Any period of backtesting I post means "Jack" to me & it should mean "Jack" to others as I've previously stated to "ad-nauseam". Price history without "Delisted Equities" & "Historical Index Constituents" causes the inaccuracies in the backtesting results. The results I post should not be relied upon.
We should be all multi-millionaires
Backtesting at times displays outstanding results that "can't" be reproduced in real trading for various reasons. Run a backtest of any good strategy over the last 10 years & we are all multi-millionaires - but in reality, we are far from it.
The 'Dump it here' thread
The 'Dump it here' thread was originally intended to help beginners find their feet, start them off on the right foot (as to say) & is now followed by a few seasoned traders.
Accurate or inaccurate backtesting results
There are times when trading can go south for no good reason that will be unavoidable no matter how good our backtesting results are. Trading has no regards as to how smart we are, or how hard we work, we will regularly be hit by something unforeseen & the next big dip might be just around the corner (who knows).
Trading is Bat-**** scary for beginners & seasoned traders alike
All I'm saying is - "we are not immune to losses" just because we have the "comfort" of a great backtest.
Skate.
How far back you should backtest ??
Here's is an excel snipit of 10 systems backtested 20 years back to Jan 2000.
View attachment 115965
If you look at the bottom row, clearly the best systems over the full 20 years are WTT_AU, MR_US BB_MR.
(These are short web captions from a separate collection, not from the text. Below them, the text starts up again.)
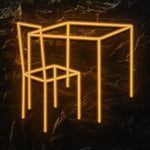 " Stuhl" LED Neonschild - NEONEVERGLOW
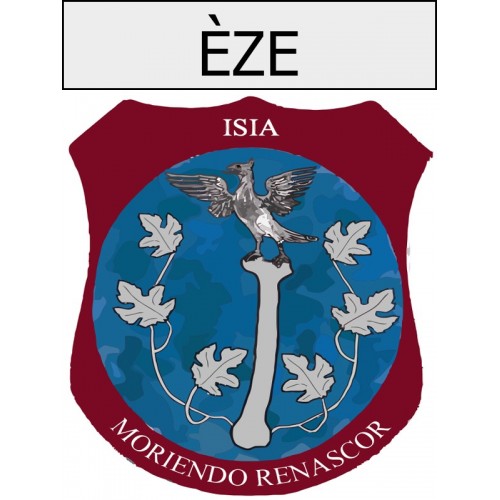 èze 06 ville Stickers blason autocollant adhésif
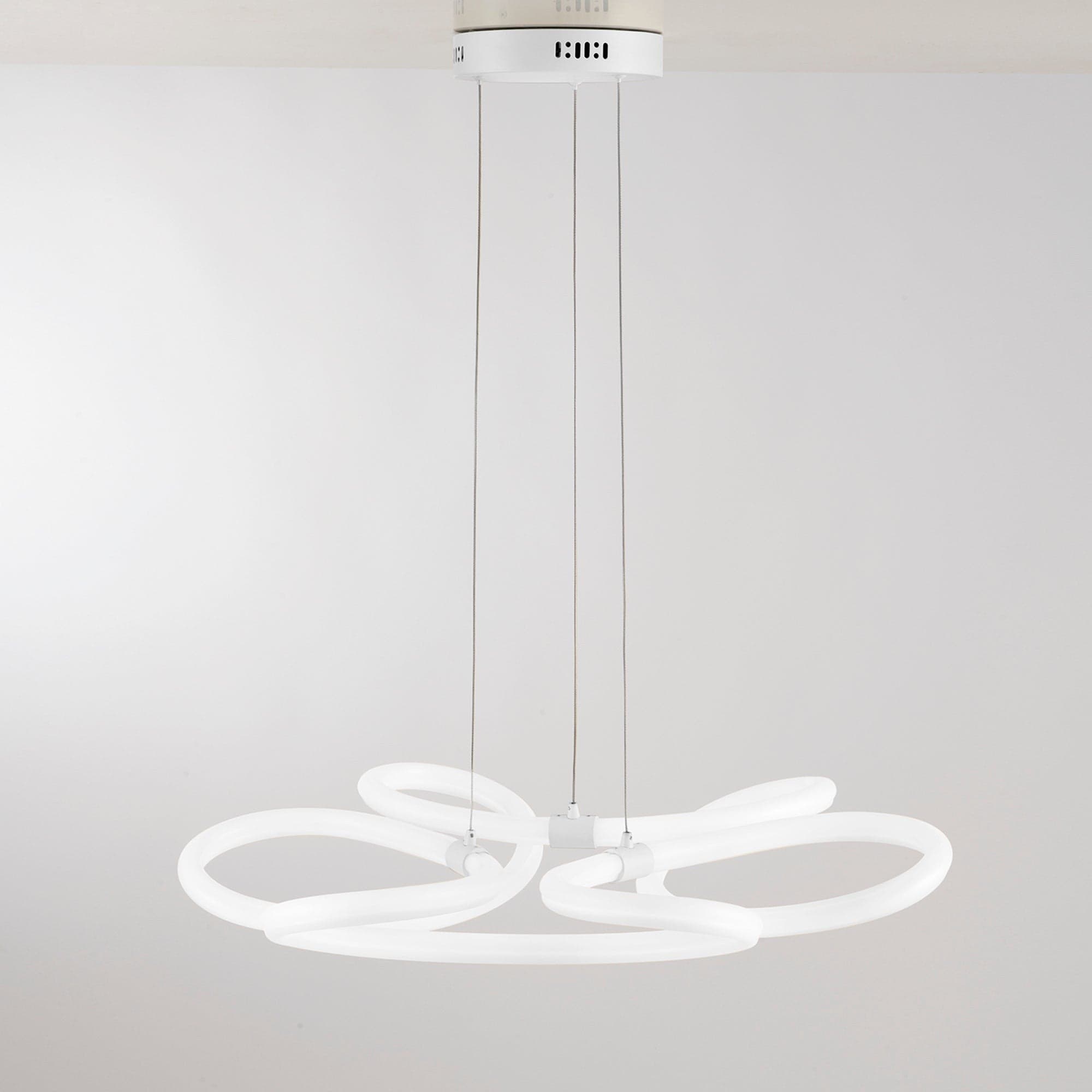 Lampadario a sospensione Struttura in metallo con diffusore in acrilico Led 90W 150X75CM in Lampade a sospensione Led Mall Home - Napoli, commercioVirtuoso.it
However, looking closer at the second bottom row ( last 10 years ) MR_US has almost been the worst performer even though it was the best performer from 2000-2010. Clearly it's not working anymore and it's out of the trading plan. MR_AU also is/ was a poor performer. That's not to say that Mean Reversion systems are dead, the last column ( BB MR) is a mean reversion system that i still trade and works quite well in both ASX 300 and SP 500/1500 ( not shown ).
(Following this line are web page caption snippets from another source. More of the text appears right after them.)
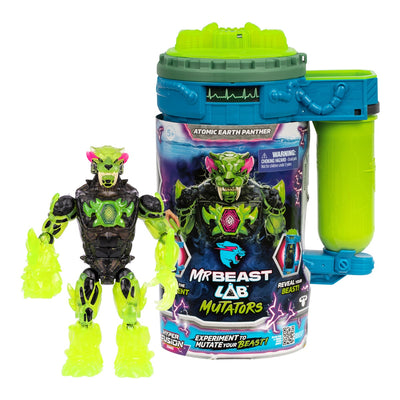 Mr Beast Lab Mutators Mutation Chamber Action Figure Rock Panther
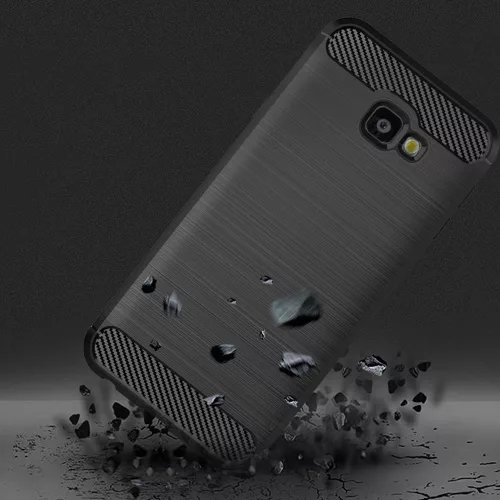 Techsuit - Carbon szilikon tok - Samsung Galaxy J4 Plus - Fekete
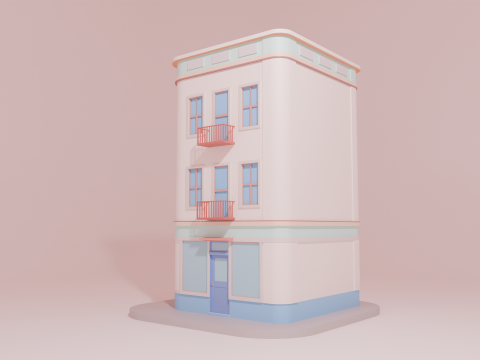 Cozy Cartoon House 3D Модель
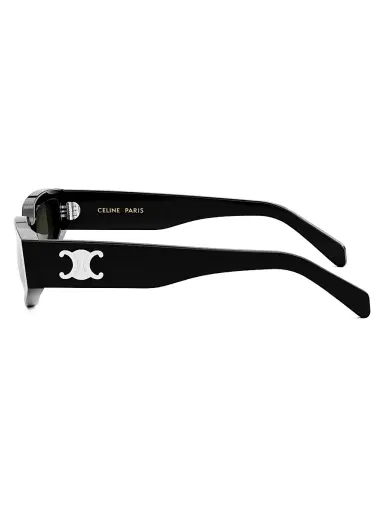Celine Women's Triomphe 54MM Geometric Sunglasses - Black | Thumbnail 4 Celine Women's Triomphe 54MM Geometric Sunglasses - Black | Thumbnail 4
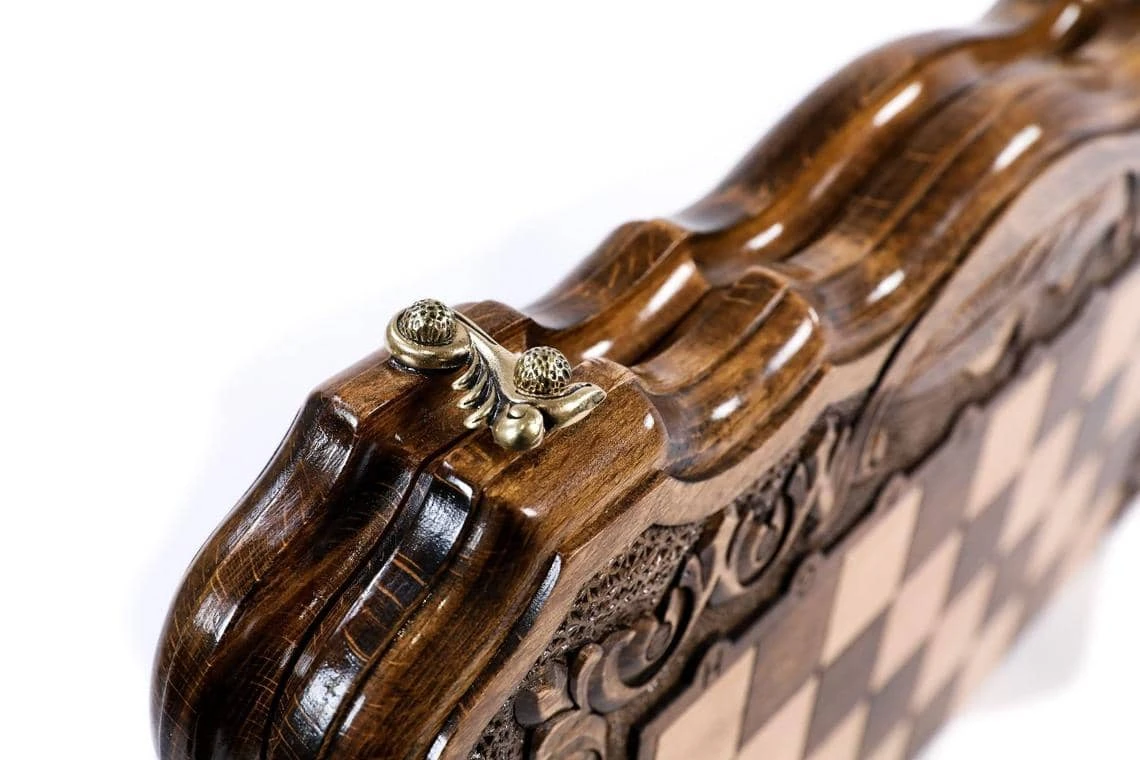 Échiquier Original En Bois Et Son Jeu D'Échecs 7 Échiquier Original En Bois Et Son Jeu D'Échecs – Image 5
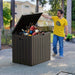 35/75 Gallon Black Outdoor Storage Box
The top row ( weightings ) shows the weights for the systems that i currently value ( ie, better recent performance ). They're a balance between growth and diversity ( non correlation). The last 2 columns on the right in green are (ave) the Average of the systems, (weight) The return of the systems with weighting applied.
The most important aspect of this picture is that NO system is a clear winner. They almost all have negative years, some have stellar years, some are more volatile, some work better in negative markets.
The chart below shows JUST how much of a mess the market is. All of the systems are profitable, but you would be hard pressed to be comfortable with any single one of them. The black dashed line is the average and green weighted.
View attachment 115969
To complete the picture here's another sheet showing some basic monthly metrics and how combining them is an effective strategy.
View attachment 115967
By averaging the systems the losing months drops considerably, volatility is manageable, monthly ave growth is good.
My point is that a lot of insights can be gained by looking at a longer picture and how strategies can fit together into a model. Correlation is not something that can be measured in days, weeks or months but more in years over a broad range of conditions.
As for system development, it is important to pick a time frame, a universe and a goal. 6 months is ample time as markets generally change within 6 months. What is important is that if your system works well for specific conditions, then you need to know when those conditions are met or not and switch that system on or off.
I don't want to discredit your ideas or anything i'm sure you are more successful in trading and life than me, i just feel things could be done better in regards to showing beginners best practices.